Secondo quanto riferito dalla televisione Iran International, con sede a Londra e vicina ai settori dell’opposizione in esilio, Ali Asghar Hejazi, vice capo di gabinetto della Guida suprema Ali Khamenei, sarebbe in contatto con le autorità russe per ottenere un salvacondotto in caso di collasso del regime. E non sarebbe il solo.

Rifugi, missili e simboli della monarchia
L’emittente afferma che anche altri dirigenti avrebbero attivato canali diplomatici con Mosca. Intanto, la Guida suprema sarebbe già stata trasferita in un rifugio sotterraneo nella zona nord-est della capitale, a Lavizan, per metterlo al riparo dagli attacchi israeliani che nelle ultime ore hanno colpito anche le sedi istituzionali al centro di Teheran, tra cui Parlamento e ministeri.
In questo contesto, l’idea di un tentativo di colpire direttamente Khamenei non appare più fantascientifica. Anche per via delle parole di Netanyahu, che venerdì ha chiesto al “popolo iraniano” di unirsi per far cadere un “regime malvagio e oppressivo”. Il premier ha anche smentito una notizia della Reuters secondo cui il presidente Donald Trump avrebbe posto il veto a un eventuale assassinio della Guida suprema.
“Rising Lion”, omaggi e messaggi alla diaspora
Nel suo appello, Netanyahu ha fatto riferimento all’“eredità storica dell’Iran”, un passaggio interpretato da alcuni analisti come un richiamo implicito all’epoca precedente alla rivoluzione islamica del 1979. A rafforzare l’idea di una strategia mirata a destabilizzare il regime in favore di un ritorno della dinastia Pahlavi, anche il nome scelto per l’operazione militare: Rising Lion, richiamo diretto al leone della bandiera monarchica.
Da anni il figlio dell’ultimo Scià, Reza Pahlavi, mantiene rapporti stretti con Netanyahu e risiede negli Stati Uniti. In un videomessaggio diffuso nelle scorse ore, l’erede della casata non ha chiesto una rivolta popolare, ma ha esortato la popolazione a “atti di sfida”, come non andare al lavoro, lavorare meno o presentarsi in ritardo. Alle forze armate e di sicurezza, ha invece chiesto di “allontanarsi dal regime e unirsi al popolo”.
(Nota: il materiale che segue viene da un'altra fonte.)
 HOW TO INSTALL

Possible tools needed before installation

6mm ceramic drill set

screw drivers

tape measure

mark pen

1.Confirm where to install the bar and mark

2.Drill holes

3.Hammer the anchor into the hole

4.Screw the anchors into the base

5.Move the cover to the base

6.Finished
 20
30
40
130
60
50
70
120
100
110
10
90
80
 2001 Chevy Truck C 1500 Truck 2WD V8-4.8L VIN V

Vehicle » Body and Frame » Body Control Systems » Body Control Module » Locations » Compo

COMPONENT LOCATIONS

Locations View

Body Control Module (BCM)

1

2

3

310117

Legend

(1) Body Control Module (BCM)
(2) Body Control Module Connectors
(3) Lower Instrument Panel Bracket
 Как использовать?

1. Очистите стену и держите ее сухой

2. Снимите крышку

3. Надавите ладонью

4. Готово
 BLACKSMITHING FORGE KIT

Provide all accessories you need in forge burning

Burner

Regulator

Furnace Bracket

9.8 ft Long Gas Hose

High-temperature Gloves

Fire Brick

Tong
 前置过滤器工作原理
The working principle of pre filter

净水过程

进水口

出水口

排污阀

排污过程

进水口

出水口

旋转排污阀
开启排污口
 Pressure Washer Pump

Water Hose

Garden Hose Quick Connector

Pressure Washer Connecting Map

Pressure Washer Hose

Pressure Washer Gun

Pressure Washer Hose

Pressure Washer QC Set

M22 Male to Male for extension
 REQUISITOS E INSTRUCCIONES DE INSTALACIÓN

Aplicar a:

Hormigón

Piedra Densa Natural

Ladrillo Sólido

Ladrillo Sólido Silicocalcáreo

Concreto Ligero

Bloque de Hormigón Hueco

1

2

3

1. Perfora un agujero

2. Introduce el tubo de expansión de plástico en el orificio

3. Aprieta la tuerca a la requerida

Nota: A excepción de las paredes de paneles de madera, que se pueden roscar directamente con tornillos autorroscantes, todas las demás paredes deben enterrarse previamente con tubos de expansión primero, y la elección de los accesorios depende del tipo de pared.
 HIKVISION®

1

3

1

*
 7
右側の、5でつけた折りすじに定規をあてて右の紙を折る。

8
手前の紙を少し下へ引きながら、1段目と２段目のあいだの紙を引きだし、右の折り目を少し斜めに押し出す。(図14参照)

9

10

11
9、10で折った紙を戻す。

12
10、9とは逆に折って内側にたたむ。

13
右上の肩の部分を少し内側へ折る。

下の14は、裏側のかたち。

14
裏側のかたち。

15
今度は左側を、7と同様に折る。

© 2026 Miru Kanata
Appello degli intellettuali, mentre circolano video di esodi
Per la prima volta dall’inizio del conflitto, sette tra intellettuali e attivisti hanno preso posizione in un appello pubblico. Tra loro le premio Nobel per la pace Shirin Ebadi e Narges Mohammadi, i registi Mohammad Rasoulof e Jafar Panahi. Il loro messaggio, pubblicato da Le Monde, chiede la “fine delle ostilità militari” e la cessazione dell’“arricchimento dell’uranio”. Sul cambio di regime, dichiarano: “Sì a una transizione pacifica verso la democrazia, ma nel rispetto dell’integrità territoriale dell’Iran”.
Nel frattempo, sui social continuano a circolare video di aerei in partenza dall’aeroporto Mehrabad con a bordo presunti dirigenti del regime. Immagini impossibili da verificare, ma che alimentano la tempesta informativa in corso. Lo stesso vale per le notizie sulla sorte di Ali Shamkhani, consigliere di Khamenei: Iran International ne aveva annunciato la morte nei primi raid israeliani, mentre la televisione di Stato afferma che sarebbe solo ferito, in condizioni stabili.